Climat en danger : les énergies fossiles toujours en hausse

Le Giec a publié ce lundi 9 août un rapport alarmant qui souligne notre dépendance grandissante aux énergies fossiles, et met en garde contre les conséquences des émissions de gaz à effet de serre sur notre environnement. En conservant le niveau actuel jusqu’en 2050, la température pourrait ainsi augmenter de 2,1°C à 3,5°C d’ici la fin du 21ème siècle.

usine petrole

C’est un lourd bilan réalisé par le Groupe d’experts intergouvernemental sur l’évolution du climat (Giec) : en 2021, 81,22% de la production mondiale d’énergie est d’origine fossile. Alors que les climatologues s’accordent depuis de nombreuses années sur l’urgence de développer les énergies renouvelables, notre usage frénétique des ressources fossiles semble donc impossible à stopper.

Le rapport indique notamment que depuis 2011 (N.D.L.R : date du précédent rapport du Giec) la concentration de gaz à effet de serre a continué d’augmenter dans l’atmosphère. Une nouvelle alarmante, quand on connaît les ravages sur le climat.

Le secrétaire général des Nations unies, Antonio Guterres, s’est exprimé dans un communiqué, indiquant que ces conclusions doivent « sonner le glas du charbon et des énergies fossiles, avant qu’ils ne détruisent la planète ». Il souhaite notamment bloquer les constructions de centrales à charbon dès cette année.

Une transition verte est-elle encore possible ?

La France, qui ne possède plus d’usine à charbon, est un gros importateur d’énergies fossiles, les gisements de pétrole et de gaz naturel étant très limités sur le territoire. Et malgré les efforts déployés par une partie des élus, la machine semble très difficile à enrayer.
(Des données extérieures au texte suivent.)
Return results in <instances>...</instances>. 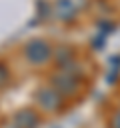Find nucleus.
<instances>
[{"label": "nucleus", "mask_w": 120, "mask_h": 128, "mask_svg": "<svg viewBox=\"0 0 120 128\" xmlns=\"http://www.w3.org/2000/svg\"><path fill=\"white\" fill-rule=\"evenodd\" d=\"M24 56H26V60H28L30 64L40 66V64H44V62H48V58L52 56V48H50V44H48L46 40L34 38V40H30V42H26V46H24Z\"/></svg>", "instance_id": "obj_1"}, {"label": "nucleus", "mask_w": 120, "mask_h": 128, "mask_svg": "<svg viewBox=\"0 0 120 128\" xmlns=\"http://www.w3.org/2000/svg\"><path fill=\"white\" fill-rule=\"evenodd\" d=\"M50 84L62 94V96H72L78 92L80 88V80L74 72H68V70H58L50 76Z\"/></svg>", "instance_id": "obj_2"}, {"label": "nucleus", "mask_w": 120, "mask_h": 128, "mask_svg": "<svg viewBox=\"0 0 120 128\" xmlns=\"http://www.w3.org/2000/svg\"><path fill=\"white\" fill-rule=\"evenodd\" d=\"M36 102L40 104V108L48 110V112H54L62 106L64 102V96L54 88V86H42L36 90Z\"/></svg>", "instance_id": "obj_3"}, {"label": "nucleus", "mask_w": 120, "mask_h": 128, "mask_svg": "<svg viewBox=\"0 0 120 128\" xmlns=\"http://www.w3.org/2000/svg\"><path fill=\"white\" fill-rule=\"evenodd\" d=\"M40 116L34 110H20L14 116V126L16 128H38Z\"/></svg>", "instance_id": "obj_4"}, {"label": "nucleus", "mask_w": 120, "mask_h": 128, "mask_svg": "<svg viewBox=\"0 0 120 128\" xmlns=\"http://www.w3.org/2000/svg\"><path fill=\"white\" fill-rule=\"evenodd\" d=\"M56 14L60 20H74L76 18V4L72 0H56Z\"/></svg>", "instance_id": "obj_5"}, {"label": "nucleus", "mask_w": 120, "mask_h": 128, "mask_svg": "<svg viewBox=\"0 0 120 128\" xmlns=\"http://www.w3.org/2000/svg\"><path fill=\"white\" fill-rule=\"evenodd\" d=\"M110 128H120V110L112 116V122H110Z\"/></svg>", "instance_id": "obj_6"}, {"label": "nucleus", "mask_w": 120, "mask_h": 128, "mask_svg": "<svg viewBox=\"0 0 120 128\" xmlns=\"http://www.w3.org/2000/svg\"><path fill=\"white\" fill-rule=\"evenodd\" d=\"M6 80H8V72H6V68H4V66H0V86H2Z\"/></svg>", "instance_id": "obj_7"}]
</instances>
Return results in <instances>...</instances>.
Si nous unissons nos forces maintenant, nous pouvons éviter la catastrophe climatique. Mais comme le rapport d’aujourd’hui le dit clairement, il n’y a pas le temps d’attendre et pas de place pour les excuses.
Antonio Guterres, secrétaire général des Nations unies

Alors, l’humanité est-elle encore capable de freiner le réchauffement de la planète ? C’est en tout cas l’un des objectifs de l’Accord de Paris, qui souhaite limiter à +1,5°C l’augmentation des températures par rapport à la période préindustrielle. Les experts se pencheront sur le sujet lors de la vingt-sixième session de la Conférence des Parties (COP 26), qui se tiendra à Glasgow (Écosse) en novembre prochain.